Short descriptive text snippets:
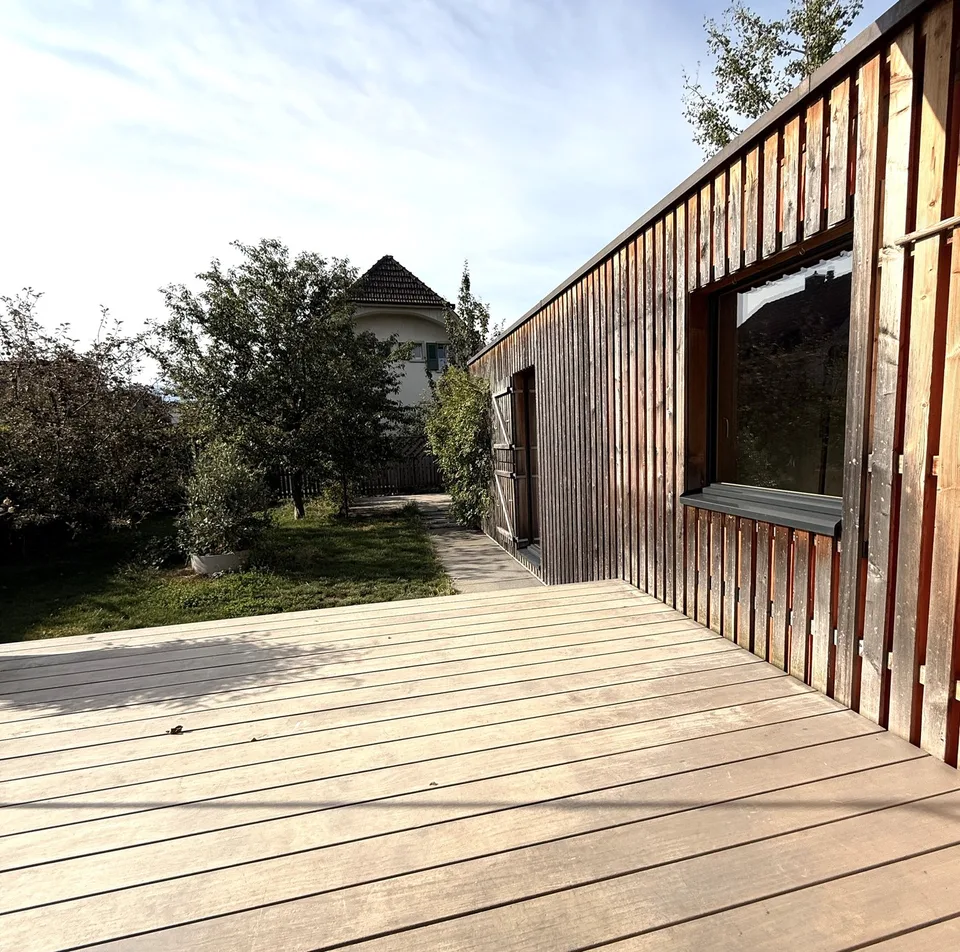 Stylishly modernized semi-detached house with high-quality construction, garden, and plenty of living quality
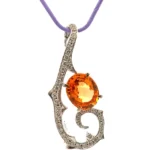 K18WG スペサルティンガーネット・ダイヤモンド ブローチ 3.63・0.35ct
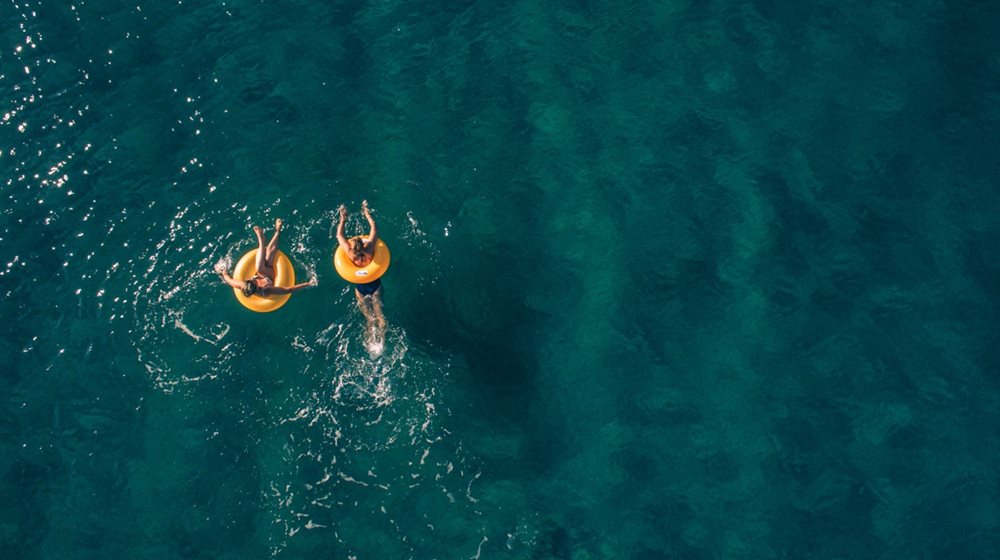 Couple swimming in the sea with inflatable rings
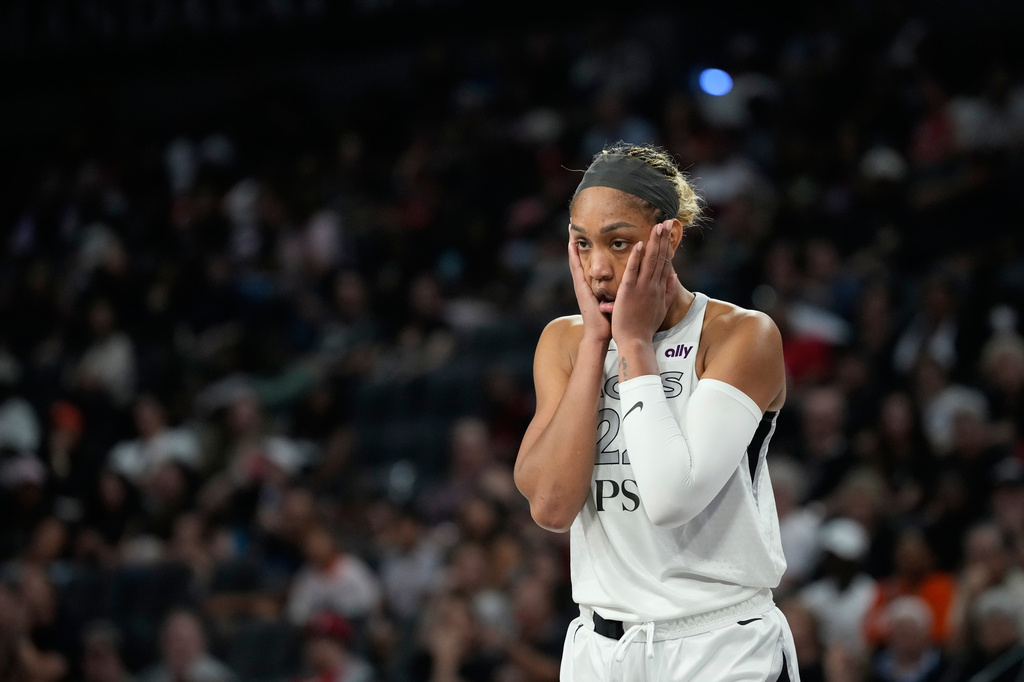 Las Vegas Aces forward Janiah Barker (2) reacts after a play against the Minnesota Lynx during the second half of a WNBA basketball game Saturday, June 13, 2026, in Las Vegas. (AP Photo/John Locher)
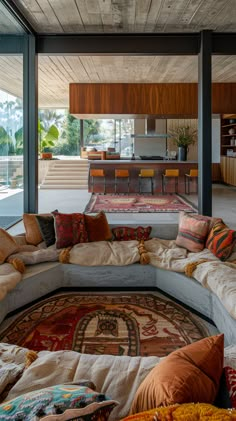 a living room filled with lots of furniture and pillows on top of a large rug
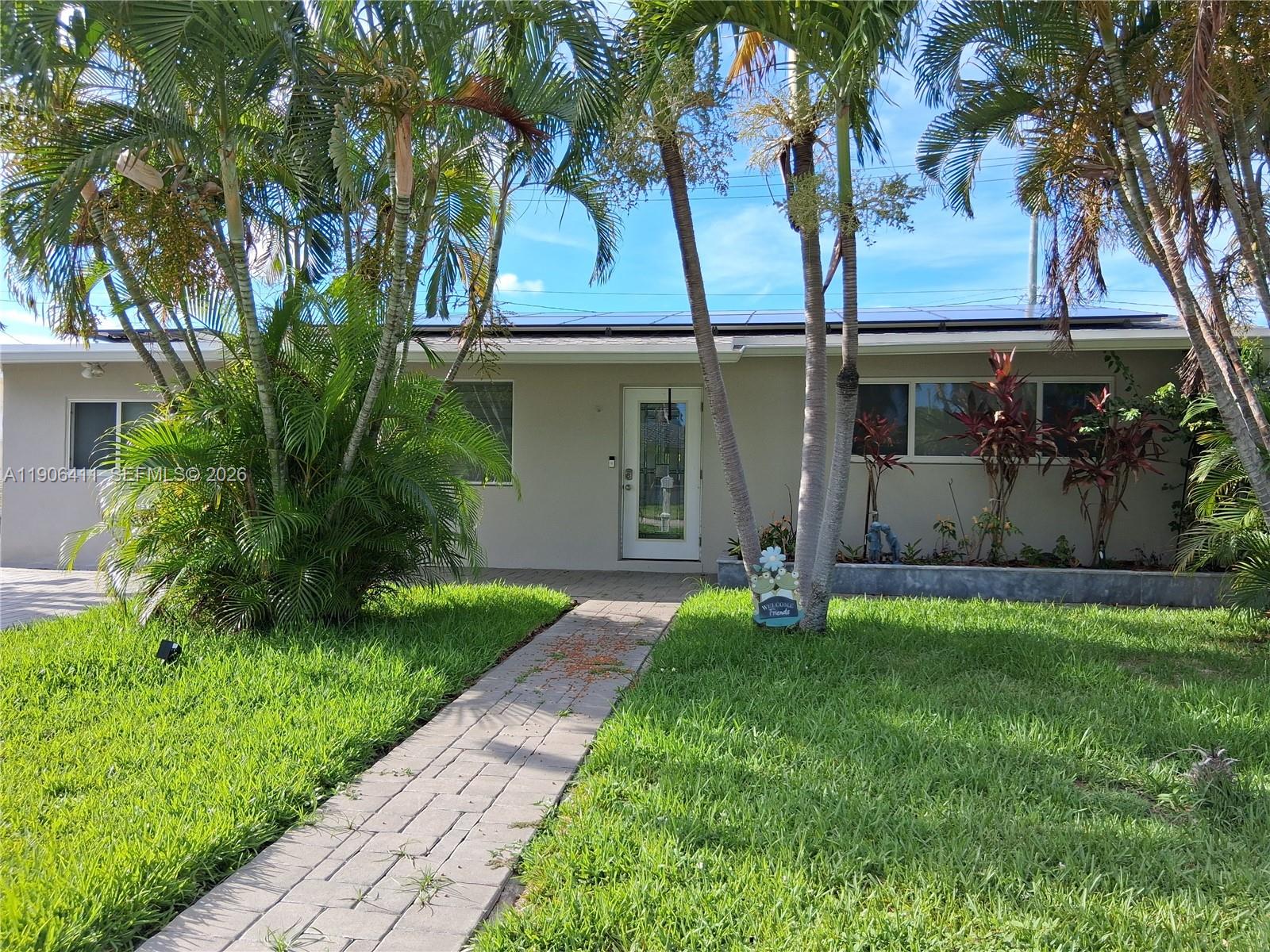 A single-story house with a paved walkway, palm trees, and solar panels on the roof — 717 SE 2nd St, Deerfield Beach FL 33441, DEERFIELD BEACH, FL
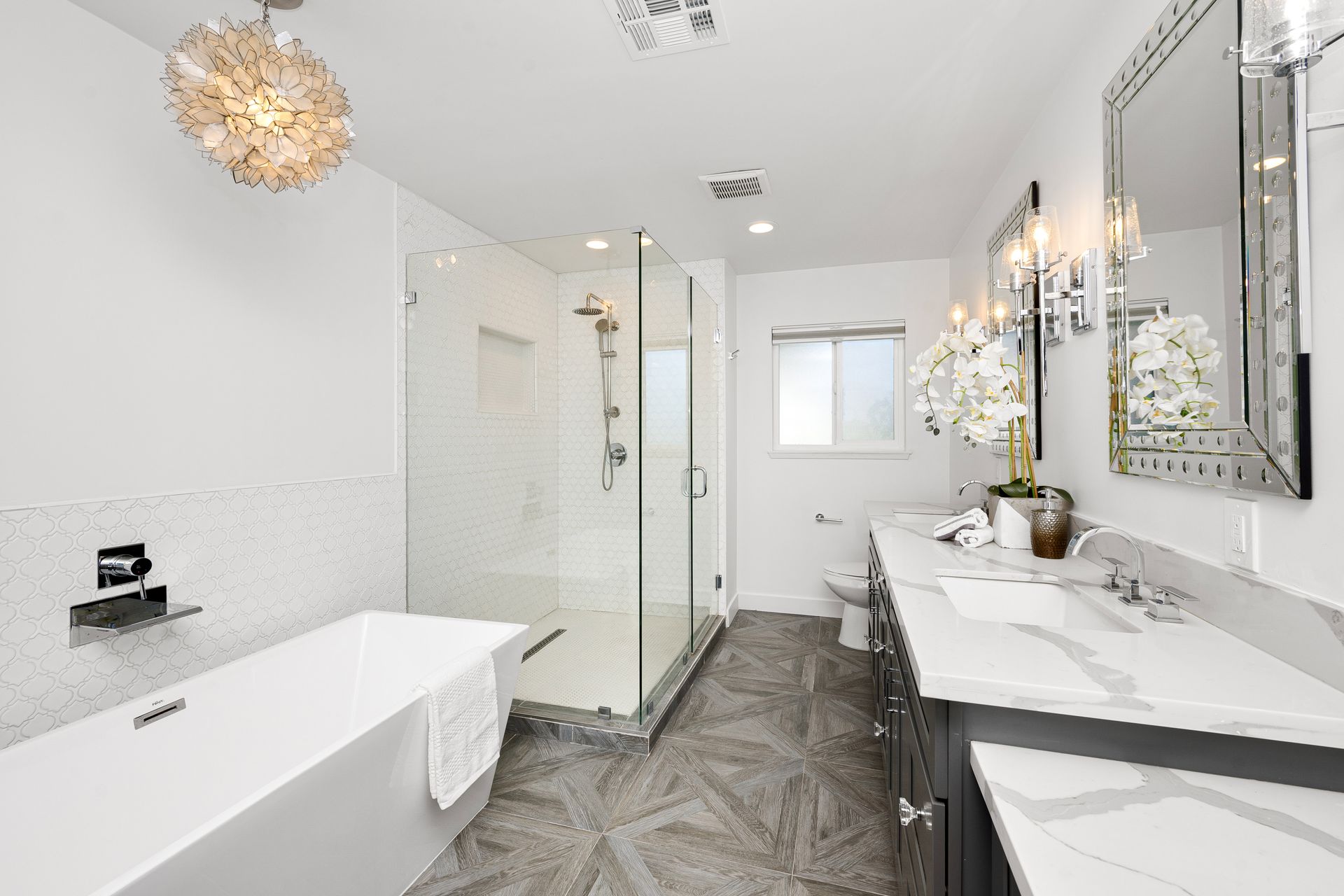Bright modern bathroom with freestanding tub, glass shower, vanity, and large mirror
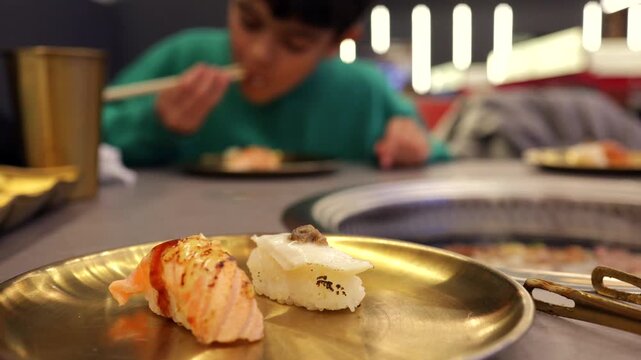 Close up of delicious seared salmon and scallop nigiri sushi with a young boy eating with chopsticks at a japanese restaurant in the blurred background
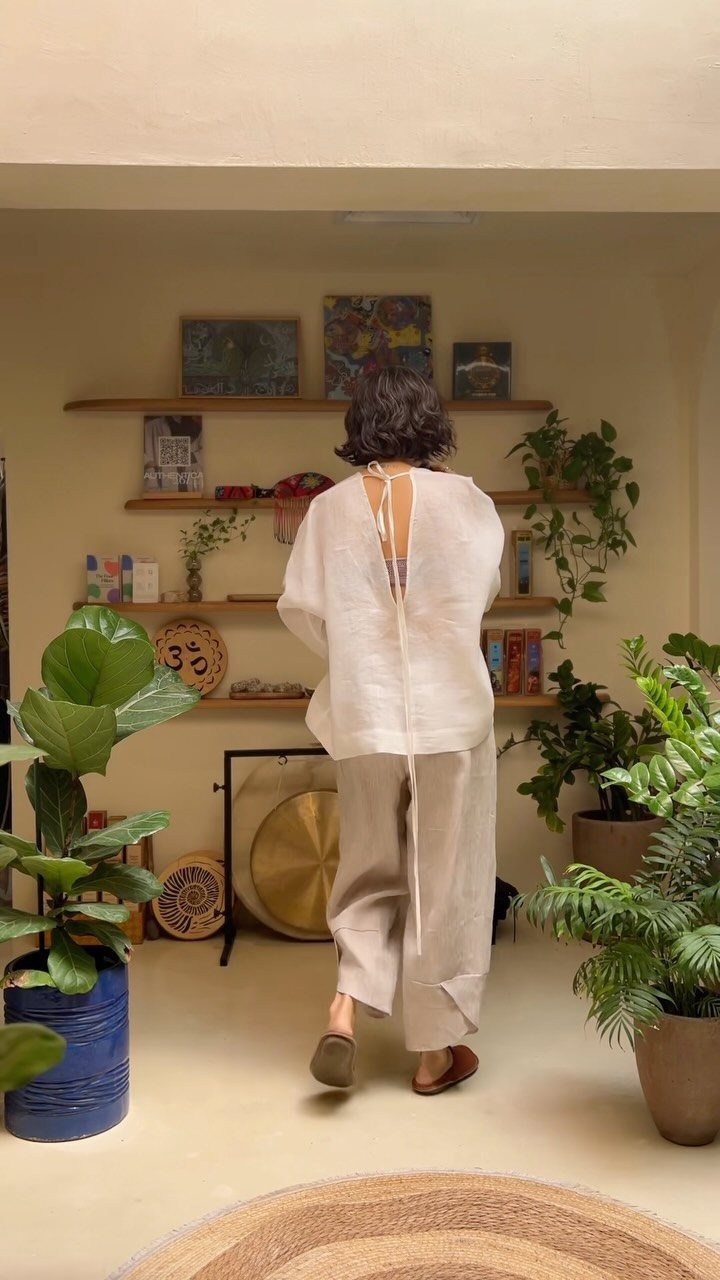 Linen Fashion Women: 6 Outfit Upgrades for 2026 5 Woman walking in a room wearing a white linen blouse and beige linen pants.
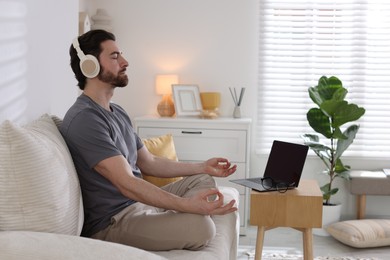 Photo of Man in headphones meditating near laptop on sofa at home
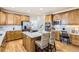 Well-appointed kitchen features an island with bar seating and stainless steel appliances at 10726 Amesbury Way, Highlands Ranch, CO 80126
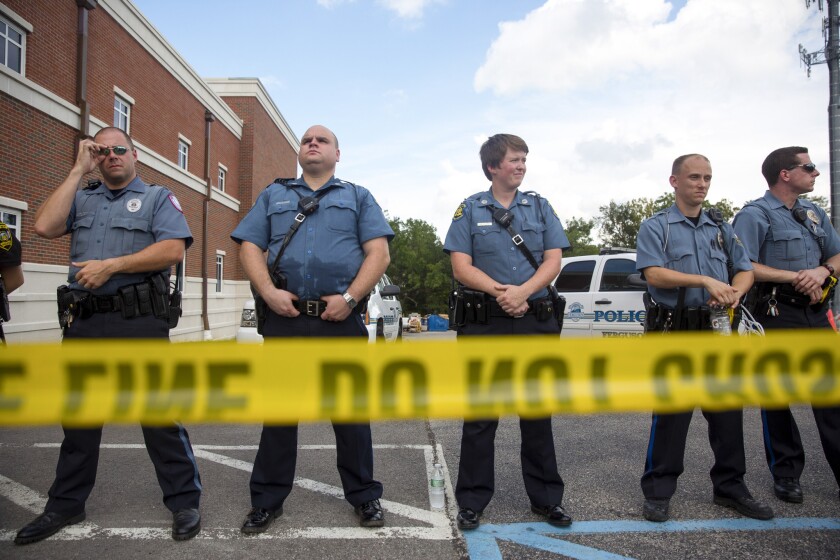Police stand guard during an Aug. 30 rally for Michael Brown outside the Ferguson Police Department in Missouri.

*Exercise objective:* Copy out each of the records above word for word, leaving the pictures out of your answer.

*Task result:*
 Stylishly modernized semi-detached house with high-quality construction, garden, and plenty of living quality
 K18WG スペサルティンガーネット・ダイヤモンド ブローチ 3.63・0.35ct
 Couple swimming in the sea with inflatable rings
 Las Vegas Aces forward Janiah Barker (2) reacts after a play against the Minnesota Lynx during the second half of a WNBA basketball game Saturday, June 13, 2026, in Las Vegas. (AP Photo/John Locher)
 a living room filled with lots of furniture and pillows on top of a large rug
 A single-story house with a paved walkway, palm trees, and solar panels on the roof — 717 SE 2nd St, Deerfield Beach FL 33441, DEERFIELD BEACH, FL
Bright modern bathroom with freestanding tub, glass shower, vanity, and large mirror
 Close up of delicious seared salmon and scallop nigiri sushi with a young boy eating with chopsticks at a japanese restaurant in the blurred background
 Linen Fashion Women: 6 Outfit Upgrades for 2026 5 Woman walking in a room wearing a white linen blouse and beige linen pants.
 Photo of Man in headphones meditating near laptop on sofa at home
 Well-appointed kitchen features an island with bar seating and stainless steel appliances at 10726 Amesbury Way, Highlands Ranch, CO 80126
Police stand guard during an Aug. 30 rally for Michael Brown outside the Ferguson Police Department in Missouri.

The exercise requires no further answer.